Your task> Among the entries below, copy only the span from the line containing "Предметы вооружения из" through the line containing "Wall with graffiti. — Stock Photo". Do so exactly, and skip the pictures.
'''
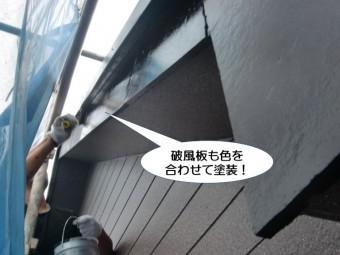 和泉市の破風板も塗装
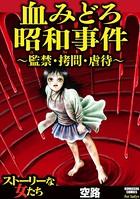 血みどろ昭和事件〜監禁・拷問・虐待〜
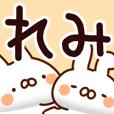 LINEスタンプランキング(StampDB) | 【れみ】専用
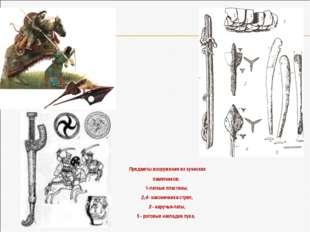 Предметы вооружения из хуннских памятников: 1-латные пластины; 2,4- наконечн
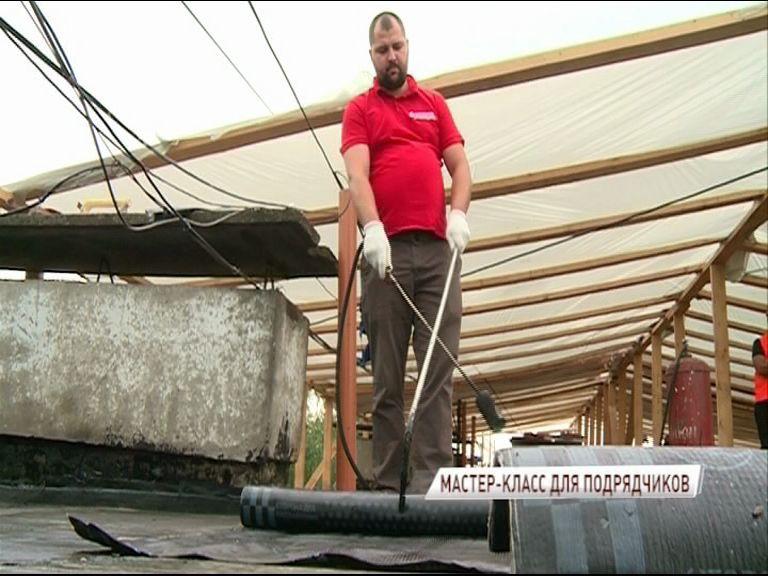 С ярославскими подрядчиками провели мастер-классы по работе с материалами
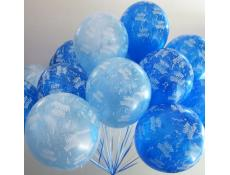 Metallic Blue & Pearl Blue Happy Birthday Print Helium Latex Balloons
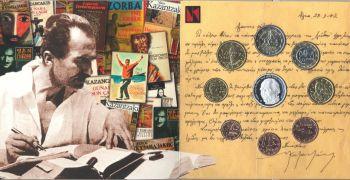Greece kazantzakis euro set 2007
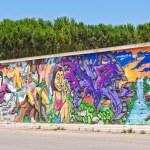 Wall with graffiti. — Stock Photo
'''
'''
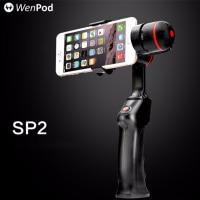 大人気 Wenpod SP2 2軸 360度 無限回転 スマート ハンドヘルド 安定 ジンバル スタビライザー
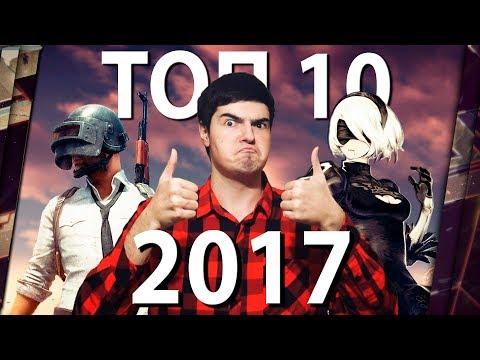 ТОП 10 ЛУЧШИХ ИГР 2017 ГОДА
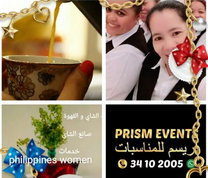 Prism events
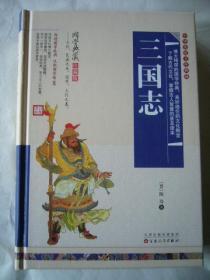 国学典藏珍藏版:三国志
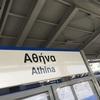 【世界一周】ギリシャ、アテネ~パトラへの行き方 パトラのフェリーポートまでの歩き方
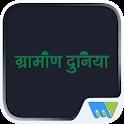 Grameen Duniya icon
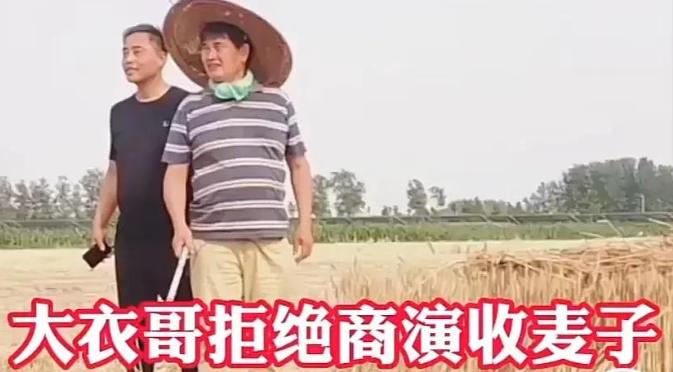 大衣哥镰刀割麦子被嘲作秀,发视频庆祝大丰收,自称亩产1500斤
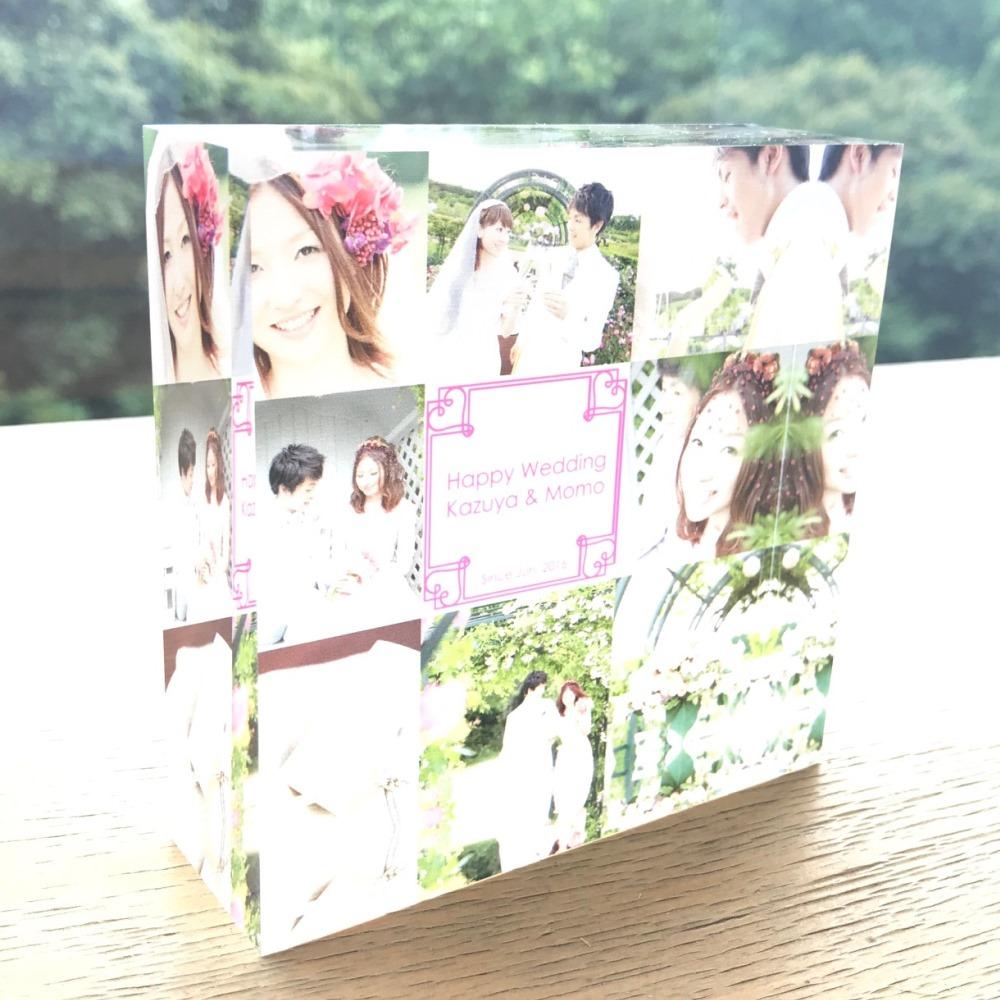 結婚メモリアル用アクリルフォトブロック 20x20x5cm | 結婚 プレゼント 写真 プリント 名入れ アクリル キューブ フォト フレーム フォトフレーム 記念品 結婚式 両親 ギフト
'''
Task response>
 Предметы вооружения из хуннских памятников: 1-латные пластины; 2,4- наконечн
 С ярославскими подрядчиками провели мастер-классы по работе с материалами
 Metallic Blue & Pearl Blue Happy Birthday Print Helium Latex Balloons
Greece kazantzakis euro set 2007
 Wall with graffiti. — Stock Photo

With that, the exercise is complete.